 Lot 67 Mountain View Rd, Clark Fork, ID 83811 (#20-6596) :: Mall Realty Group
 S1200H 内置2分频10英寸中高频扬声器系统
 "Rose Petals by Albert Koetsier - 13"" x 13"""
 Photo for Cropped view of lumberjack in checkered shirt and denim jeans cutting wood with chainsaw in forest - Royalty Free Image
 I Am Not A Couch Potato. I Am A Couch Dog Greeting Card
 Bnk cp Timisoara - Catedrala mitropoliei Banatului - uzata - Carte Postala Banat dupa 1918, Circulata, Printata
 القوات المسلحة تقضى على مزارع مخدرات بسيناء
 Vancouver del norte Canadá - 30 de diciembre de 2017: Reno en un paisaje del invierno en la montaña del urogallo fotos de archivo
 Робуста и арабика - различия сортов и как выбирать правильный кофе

##############################

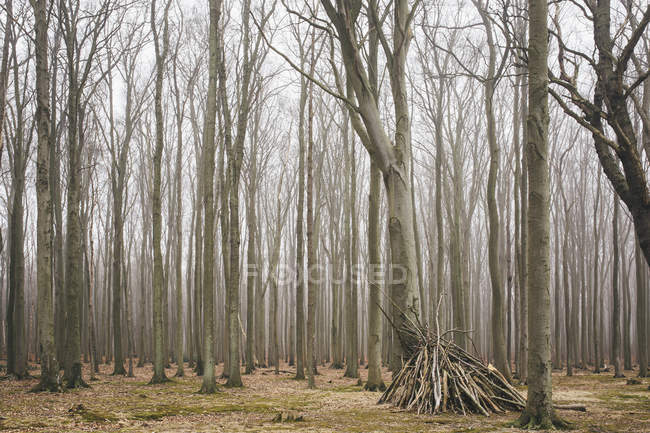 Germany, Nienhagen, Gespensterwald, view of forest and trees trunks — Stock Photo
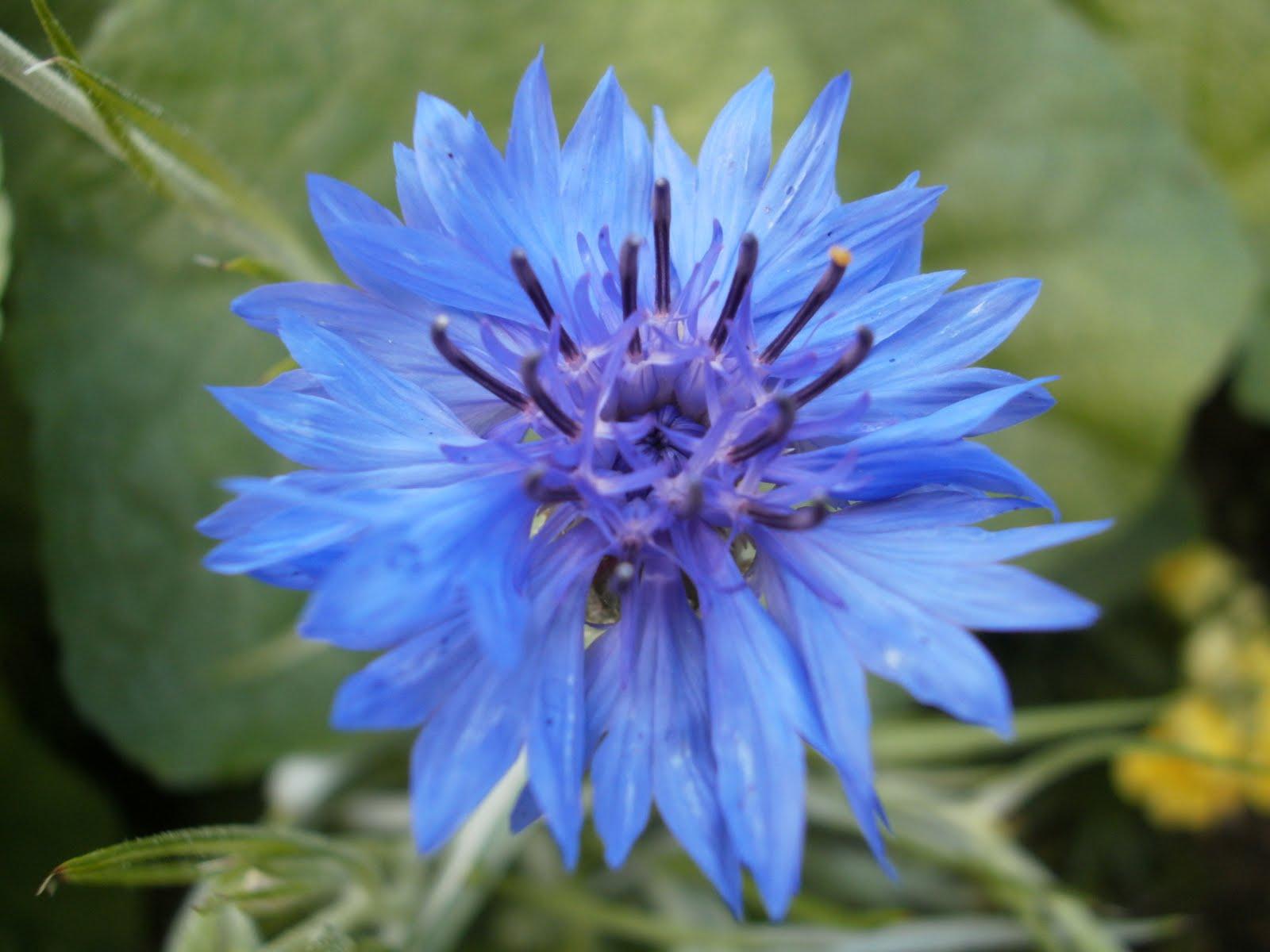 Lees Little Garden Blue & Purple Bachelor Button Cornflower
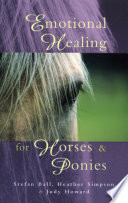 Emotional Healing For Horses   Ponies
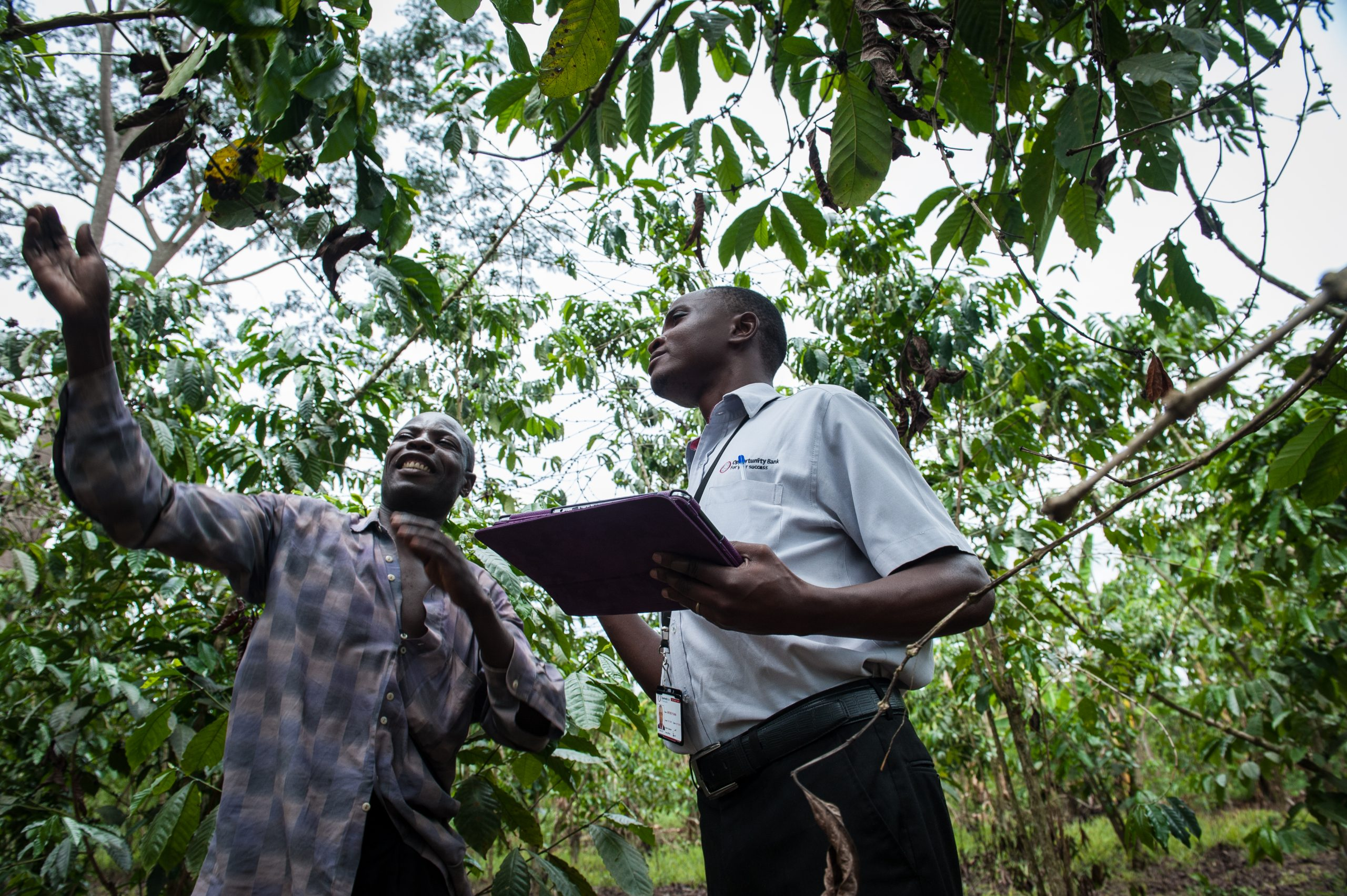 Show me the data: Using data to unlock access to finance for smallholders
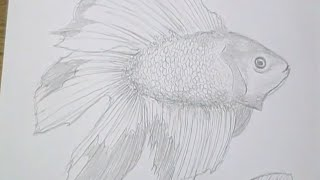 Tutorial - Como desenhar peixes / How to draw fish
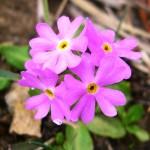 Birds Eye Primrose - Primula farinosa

##############################

» Work instructions
Once you find the line with "Lot 67 Mountain" above, print it and every line after it up to and including the line with "Робуста и арабика", exactly as written and nothing else.

» Result below
 Lot 67 Mountain View Rd, Clark Fork, ID 83811 (#20-6596) :: Mall Realty Group
 S1200H 内置2分频10英寸中高频扬声器系统
 "Rose Petals by Albert Koetsier - 13"" x 13"""
 Photo for Cropped view of lumberjack in checkered shirt and denim jeans cutting wood with chainsaw in forest - Royalty Free Image
 I Am Not A Couch Potato. I Am A Couch Dog Greeting Card
 Bnk cp Timisoara - Catedrala mitropoliei Banatului - uzata - Carte Postala Banat dupa 1918, Circulata, Printata
 القوات المسلحة تقضى على مزارع مخدرات بسيناء
 Vancouver del norte Canadá - 30 de diciembre de 2017: Reno en un paisaje del invierno en la montaña del urogallo fotos de archivo
 Робуста и арабика - различия сортов и как выбирать правильный кофе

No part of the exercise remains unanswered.